March 23, 2018•In The News
DRP Managing Attorney Shanon S. Levin explores whether the ADA requires website accessibility where the website at issue is not associated with a traditional storefront in an article for The Legal Intelligencer.
Does the ADA Apply in the Internet Era?
When the ADA was enacted, the vast information infrastructure of the Internet that allows ready access to employment, health care, education, government services, goods and entertainment did not exist.
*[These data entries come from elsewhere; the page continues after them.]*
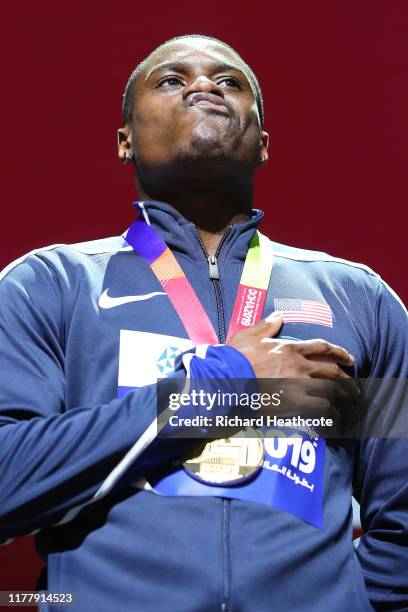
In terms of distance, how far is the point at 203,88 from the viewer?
2197 mm

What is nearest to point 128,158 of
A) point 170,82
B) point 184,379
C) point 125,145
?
point 125,145

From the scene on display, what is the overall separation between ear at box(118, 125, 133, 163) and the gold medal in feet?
2.93

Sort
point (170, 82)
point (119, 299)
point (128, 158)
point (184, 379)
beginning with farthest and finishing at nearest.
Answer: point (128, 158) < point (170, 82) < point (119, 299) < point (184, 379)

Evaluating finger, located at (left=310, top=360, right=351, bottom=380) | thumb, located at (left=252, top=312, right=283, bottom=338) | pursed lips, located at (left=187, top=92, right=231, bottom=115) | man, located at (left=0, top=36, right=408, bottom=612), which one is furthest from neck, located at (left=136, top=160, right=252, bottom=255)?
finger, located at (left=310, top=360, right=351, bottom=380)

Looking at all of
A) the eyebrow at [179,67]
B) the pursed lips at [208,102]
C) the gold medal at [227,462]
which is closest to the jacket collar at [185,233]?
the pursed lips at [208,102]

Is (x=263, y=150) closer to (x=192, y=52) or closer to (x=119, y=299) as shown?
(x=192, y=52)

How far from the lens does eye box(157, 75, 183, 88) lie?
227cm

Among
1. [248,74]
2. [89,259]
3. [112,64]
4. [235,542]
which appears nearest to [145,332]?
[89,259]

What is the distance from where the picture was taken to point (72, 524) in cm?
173

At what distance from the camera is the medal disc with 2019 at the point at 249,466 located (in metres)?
1.70

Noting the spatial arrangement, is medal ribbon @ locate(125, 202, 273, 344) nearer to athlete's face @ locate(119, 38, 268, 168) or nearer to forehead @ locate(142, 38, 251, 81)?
athlete's face @ locate(119, 38, 268, 168)

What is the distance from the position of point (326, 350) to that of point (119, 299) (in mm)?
388

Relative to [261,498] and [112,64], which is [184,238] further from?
[112,64]

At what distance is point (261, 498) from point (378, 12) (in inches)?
63.5
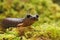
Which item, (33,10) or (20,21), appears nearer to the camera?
(20,21)

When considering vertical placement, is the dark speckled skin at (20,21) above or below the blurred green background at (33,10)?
above

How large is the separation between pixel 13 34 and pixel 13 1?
7.07ft

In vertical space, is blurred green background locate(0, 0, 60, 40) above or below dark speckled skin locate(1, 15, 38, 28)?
below

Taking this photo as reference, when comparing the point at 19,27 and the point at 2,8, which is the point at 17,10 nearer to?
the point at 2,8

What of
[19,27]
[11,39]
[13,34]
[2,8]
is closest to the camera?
[11,39]

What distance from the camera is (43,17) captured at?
496cm

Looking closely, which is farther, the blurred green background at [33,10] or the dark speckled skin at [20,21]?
the blurred green background at [33,10]

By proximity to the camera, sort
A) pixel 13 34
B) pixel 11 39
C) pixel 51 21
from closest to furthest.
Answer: pixel 11 39, pixel 13 34, pixel 51 21

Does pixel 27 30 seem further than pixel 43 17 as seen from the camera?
No

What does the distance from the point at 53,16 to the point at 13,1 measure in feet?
3.13

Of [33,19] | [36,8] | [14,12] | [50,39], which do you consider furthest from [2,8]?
[50,39]

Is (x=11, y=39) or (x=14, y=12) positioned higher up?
(x=11, y=39)

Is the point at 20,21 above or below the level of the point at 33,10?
above

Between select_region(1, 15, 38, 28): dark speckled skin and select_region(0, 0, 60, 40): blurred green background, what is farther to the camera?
select_region(0, 0, 60, 40): blurred green background
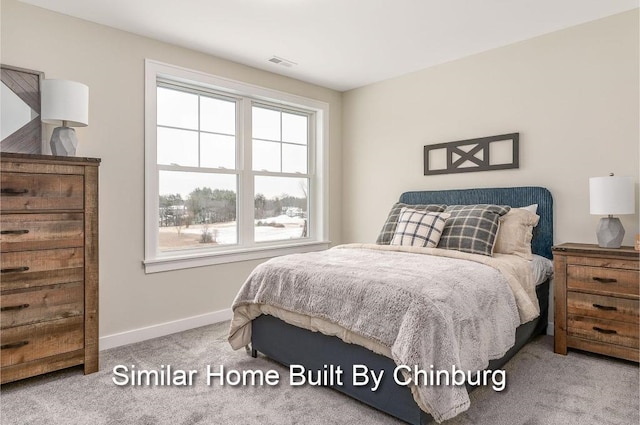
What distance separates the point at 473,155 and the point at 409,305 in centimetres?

When President George H. W. Bush signed the Americans with Disabilities Act (ADA) into law in 1990, he declared that the ADA would “open up all aspects of American life to individuals with disabilities—employment opportunities, government services, public accommodations, transportation and telecommunications,” noting that the ADA is “comprehensive because the barriers faced by individuals with disabilities are wide-ranging” and that then-existing disability discrimination laws “have left broad areas of American life untouched or inadequately addressed,” Statement on Signing the Americans with Disabilities Act of 1990 (July 26, 1990). When the ADA was enacted, the vast information infrastructure of the Internet that allows ready access to employment, health care, education, government services, goods and entertainment did not exist. As is not historically uncommon, technology and the law did not develop simultaneously. Despite the ubiquity of the Internet as an everyday tool for most Americans, federal courts of appeals have split on the issue of whether the protections of the ADA reach goods and services provided solely via the Internet, leaving people with disabilities without a well-settled right to equal access to the internet.